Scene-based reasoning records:
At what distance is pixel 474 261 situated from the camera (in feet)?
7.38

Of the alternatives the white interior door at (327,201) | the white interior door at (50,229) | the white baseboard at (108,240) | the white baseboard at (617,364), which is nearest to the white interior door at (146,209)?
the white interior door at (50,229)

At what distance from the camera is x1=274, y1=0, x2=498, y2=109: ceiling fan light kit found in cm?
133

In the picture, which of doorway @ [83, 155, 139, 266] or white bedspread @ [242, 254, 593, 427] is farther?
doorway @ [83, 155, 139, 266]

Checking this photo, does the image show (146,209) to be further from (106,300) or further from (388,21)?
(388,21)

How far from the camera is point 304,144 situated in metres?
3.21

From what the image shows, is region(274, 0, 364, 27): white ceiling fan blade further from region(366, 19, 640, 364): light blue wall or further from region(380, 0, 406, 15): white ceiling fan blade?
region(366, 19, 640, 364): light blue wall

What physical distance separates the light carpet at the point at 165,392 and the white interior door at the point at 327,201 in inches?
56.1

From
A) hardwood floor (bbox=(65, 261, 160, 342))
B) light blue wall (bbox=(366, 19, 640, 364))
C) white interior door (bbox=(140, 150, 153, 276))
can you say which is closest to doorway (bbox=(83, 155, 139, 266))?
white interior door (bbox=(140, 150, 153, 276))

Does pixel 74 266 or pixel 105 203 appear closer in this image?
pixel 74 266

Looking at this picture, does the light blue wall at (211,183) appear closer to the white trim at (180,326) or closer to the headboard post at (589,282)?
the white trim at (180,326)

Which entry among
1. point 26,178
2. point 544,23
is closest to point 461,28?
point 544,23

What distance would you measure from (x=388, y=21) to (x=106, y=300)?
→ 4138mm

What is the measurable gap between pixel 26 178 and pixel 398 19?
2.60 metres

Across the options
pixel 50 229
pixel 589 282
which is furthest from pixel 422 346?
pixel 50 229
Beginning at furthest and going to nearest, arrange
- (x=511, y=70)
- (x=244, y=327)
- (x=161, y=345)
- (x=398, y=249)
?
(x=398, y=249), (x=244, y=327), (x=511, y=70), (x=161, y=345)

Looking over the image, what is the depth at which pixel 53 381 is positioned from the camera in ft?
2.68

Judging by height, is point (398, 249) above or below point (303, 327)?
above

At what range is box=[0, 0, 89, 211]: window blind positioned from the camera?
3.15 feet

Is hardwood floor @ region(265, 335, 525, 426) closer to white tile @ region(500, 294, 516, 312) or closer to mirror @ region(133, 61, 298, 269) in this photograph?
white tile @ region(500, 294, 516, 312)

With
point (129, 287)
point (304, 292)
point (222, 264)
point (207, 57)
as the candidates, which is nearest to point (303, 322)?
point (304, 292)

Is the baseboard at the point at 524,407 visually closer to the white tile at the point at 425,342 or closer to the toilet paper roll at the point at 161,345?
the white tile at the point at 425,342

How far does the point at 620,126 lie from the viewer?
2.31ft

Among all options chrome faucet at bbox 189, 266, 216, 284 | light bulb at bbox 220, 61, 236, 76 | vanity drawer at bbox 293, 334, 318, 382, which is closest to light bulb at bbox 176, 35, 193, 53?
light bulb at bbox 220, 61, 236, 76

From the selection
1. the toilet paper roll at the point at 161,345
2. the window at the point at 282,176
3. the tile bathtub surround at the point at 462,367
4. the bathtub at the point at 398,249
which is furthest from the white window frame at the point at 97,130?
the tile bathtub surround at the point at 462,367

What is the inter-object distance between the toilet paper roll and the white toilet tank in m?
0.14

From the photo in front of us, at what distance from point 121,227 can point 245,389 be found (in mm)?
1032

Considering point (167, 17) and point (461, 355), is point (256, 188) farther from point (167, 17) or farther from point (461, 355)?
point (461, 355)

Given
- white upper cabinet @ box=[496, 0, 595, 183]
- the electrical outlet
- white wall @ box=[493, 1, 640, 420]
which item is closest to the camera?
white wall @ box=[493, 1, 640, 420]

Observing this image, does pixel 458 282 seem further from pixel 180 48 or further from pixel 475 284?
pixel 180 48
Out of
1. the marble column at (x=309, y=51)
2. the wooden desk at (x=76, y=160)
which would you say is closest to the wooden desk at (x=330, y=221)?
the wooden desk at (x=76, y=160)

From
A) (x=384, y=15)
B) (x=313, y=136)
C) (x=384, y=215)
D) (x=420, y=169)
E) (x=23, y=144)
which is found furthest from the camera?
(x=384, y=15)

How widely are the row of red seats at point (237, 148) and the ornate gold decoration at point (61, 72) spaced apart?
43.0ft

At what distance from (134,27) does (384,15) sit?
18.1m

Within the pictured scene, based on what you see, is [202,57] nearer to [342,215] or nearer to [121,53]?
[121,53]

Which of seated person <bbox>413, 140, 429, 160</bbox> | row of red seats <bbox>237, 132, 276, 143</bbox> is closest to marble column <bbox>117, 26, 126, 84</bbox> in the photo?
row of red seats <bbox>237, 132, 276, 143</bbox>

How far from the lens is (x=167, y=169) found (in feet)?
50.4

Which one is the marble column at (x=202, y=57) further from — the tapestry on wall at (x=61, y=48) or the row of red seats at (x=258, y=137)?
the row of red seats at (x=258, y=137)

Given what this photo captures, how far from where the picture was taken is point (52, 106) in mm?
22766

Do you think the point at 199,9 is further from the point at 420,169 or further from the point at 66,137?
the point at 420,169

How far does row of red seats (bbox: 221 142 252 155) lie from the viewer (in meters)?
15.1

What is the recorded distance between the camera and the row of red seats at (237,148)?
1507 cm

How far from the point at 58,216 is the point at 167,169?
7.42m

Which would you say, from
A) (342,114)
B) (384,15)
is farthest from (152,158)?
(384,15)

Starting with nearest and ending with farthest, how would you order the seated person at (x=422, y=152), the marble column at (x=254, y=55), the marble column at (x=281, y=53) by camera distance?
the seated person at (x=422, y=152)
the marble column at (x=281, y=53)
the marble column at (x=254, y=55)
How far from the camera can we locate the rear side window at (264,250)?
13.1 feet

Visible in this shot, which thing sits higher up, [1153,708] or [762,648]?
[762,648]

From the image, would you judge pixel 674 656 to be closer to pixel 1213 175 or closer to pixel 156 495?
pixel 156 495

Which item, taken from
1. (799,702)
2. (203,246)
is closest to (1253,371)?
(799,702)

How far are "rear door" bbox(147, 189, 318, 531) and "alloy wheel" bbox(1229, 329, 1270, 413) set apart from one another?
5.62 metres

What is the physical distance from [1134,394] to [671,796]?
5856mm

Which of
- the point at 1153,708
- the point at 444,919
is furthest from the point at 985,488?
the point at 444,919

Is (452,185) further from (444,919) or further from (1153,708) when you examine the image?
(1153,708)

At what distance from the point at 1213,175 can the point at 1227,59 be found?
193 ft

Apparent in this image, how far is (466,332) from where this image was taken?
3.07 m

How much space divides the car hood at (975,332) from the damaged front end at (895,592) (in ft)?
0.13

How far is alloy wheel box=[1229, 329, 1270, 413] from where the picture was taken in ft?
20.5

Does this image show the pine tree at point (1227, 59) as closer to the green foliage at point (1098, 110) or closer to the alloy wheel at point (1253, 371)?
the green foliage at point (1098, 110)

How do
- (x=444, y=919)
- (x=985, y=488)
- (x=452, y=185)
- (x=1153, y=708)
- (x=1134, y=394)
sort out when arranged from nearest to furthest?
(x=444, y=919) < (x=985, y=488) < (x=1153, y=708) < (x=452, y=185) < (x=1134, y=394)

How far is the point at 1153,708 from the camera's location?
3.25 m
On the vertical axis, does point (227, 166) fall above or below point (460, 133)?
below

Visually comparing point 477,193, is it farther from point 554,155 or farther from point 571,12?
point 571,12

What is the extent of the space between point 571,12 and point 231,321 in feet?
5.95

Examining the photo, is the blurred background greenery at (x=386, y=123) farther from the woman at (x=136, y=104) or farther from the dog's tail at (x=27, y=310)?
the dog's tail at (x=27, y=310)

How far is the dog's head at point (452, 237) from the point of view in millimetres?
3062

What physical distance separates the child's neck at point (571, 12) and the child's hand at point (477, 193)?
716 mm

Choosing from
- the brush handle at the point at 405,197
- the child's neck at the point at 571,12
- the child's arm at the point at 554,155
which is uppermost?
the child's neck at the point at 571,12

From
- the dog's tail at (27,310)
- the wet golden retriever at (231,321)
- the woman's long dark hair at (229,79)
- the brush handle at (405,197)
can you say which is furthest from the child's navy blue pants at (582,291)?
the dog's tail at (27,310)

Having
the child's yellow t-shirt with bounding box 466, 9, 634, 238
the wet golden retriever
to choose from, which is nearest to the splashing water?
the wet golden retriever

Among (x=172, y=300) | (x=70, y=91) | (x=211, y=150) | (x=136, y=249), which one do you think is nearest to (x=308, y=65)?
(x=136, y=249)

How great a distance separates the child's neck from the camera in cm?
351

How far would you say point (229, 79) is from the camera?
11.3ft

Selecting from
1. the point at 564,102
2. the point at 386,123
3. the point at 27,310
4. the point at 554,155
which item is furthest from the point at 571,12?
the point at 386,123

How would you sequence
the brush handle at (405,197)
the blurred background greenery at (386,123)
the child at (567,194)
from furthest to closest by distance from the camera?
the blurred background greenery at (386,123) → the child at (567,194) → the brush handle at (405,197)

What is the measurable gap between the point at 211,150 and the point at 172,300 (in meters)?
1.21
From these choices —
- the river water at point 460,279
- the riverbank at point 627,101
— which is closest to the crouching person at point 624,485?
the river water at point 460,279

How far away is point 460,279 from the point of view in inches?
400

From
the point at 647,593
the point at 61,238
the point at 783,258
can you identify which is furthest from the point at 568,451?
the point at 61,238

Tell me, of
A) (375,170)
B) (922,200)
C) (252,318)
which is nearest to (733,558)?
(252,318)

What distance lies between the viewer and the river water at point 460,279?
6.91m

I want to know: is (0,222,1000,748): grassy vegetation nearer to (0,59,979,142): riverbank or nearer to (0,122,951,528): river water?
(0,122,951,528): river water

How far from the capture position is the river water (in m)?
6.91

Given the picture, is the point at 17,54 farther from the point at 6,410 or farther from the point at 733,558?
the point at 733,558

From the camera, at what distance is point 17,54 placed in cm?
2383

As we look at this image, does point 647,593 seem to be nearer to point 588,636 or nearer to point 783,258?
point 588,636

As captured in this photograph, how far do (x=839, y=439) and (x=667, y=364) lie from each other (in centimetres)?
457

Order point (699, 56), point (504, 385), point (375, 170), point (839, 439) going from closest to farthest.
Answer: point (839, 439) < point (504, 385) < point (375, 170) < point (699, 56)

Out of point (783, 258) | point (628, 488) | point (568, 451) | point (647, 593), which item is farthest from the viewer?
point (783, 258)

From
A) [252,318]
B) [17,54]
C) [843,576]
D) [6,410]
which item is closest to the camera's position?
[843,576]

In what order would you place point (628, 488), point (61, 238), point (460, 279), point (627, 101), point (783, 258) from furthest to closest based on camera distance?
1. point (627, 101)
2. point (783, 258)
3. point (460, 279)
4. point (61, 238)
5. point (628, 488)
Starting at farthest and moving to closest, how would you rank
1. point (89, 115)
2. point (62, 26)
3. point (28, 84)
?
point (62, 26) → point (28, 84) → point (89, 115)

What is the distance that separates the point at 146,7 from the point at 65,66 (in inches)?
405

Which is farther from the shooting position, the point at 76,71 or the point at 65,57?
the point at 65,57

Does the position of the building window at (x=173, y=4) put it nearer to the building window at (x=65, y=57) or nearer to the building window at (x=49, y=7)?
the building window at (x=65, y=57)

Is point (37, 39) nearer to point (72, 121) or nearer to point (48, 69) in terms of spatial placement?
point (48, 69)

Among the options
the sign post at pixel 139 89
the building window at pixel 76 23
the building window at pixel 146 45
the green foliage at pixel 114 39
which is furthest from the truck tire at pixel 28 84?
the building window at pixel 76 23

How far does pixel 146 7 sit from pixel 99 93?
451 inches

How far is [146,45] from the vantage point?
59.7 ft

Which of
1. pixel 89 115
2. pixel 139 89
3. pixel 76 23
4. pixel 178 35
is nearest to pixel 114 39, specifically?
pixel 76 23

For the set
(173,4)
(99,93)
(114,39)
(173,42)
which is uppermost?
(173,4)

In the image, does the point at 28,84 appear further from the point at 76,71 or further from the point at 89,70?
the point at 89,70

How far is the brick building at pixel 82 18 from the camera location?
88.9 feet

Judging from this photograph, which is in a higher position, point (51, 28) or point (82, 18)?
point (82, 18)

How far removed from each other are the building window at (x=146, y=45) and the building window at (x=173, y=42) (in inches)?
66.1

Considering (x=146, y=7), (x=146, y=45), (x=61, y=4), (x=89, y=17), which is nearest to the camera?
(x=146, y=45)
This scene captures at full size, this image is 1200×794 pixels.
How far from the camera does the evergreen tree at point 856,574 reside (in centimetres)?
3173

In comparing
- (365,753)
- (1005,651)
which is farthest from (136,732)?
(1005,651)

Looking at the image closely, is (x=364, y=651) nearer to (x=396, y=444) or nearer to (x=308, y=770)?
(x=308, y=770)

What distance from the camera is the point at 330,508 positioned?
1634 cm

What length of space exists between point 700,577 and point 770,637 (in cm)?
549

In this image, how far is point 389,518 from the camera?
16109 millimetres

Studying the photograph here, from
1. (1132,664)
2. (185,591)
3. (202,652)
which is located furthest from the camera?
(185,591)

◆ **What is asked**
Output the line holding "How far is the brick", then every later line through the end of the records above, exactly as given and nothing else.

◆ **Answer for the task**
How far is the brick building at pixel 82 18 from the camera location?
88.9 feet

Judging from this photograph, which is in a higher position, point (51, 28) or point (82, 18)?
point (82, 18)

How far removed from each other are the building window at (x=146, y=45) and the building window at (x=173, y=42) (in inches)?
66.1

Considering (x=146, y=7), (x=146, y=45), (x=61, y=4), (x=89, y=17), which is nearest to the camera?
(x=146, y=45)
This scene captures at full size, this image is 1200×794 pixels.
How far from the camera does the evergreen tree at point 856,574 reside (in centimetres)?
3173

In comparing
- (365,753)
- (1005,651)
which is farthest from (136,732)?
(1005,651)

Looking at the image closely, is (x=364, y=651) nearer to (x=396, y=444) or nearer to (x=308, y=770)?
(x=308, y=770)

What distance from the camera is the point at 330,508 positioned?
1634 cm

What length of space exists between point 700,577 and point 770,637 (in cm)?
549

In this image, how far is point 389,518 from the camera?
16109 millimetres

Studying the photograph here, from
1. (1132,664)
2. (185,591)
3. (202,652)
which is located furthest from the camera?
(185,591)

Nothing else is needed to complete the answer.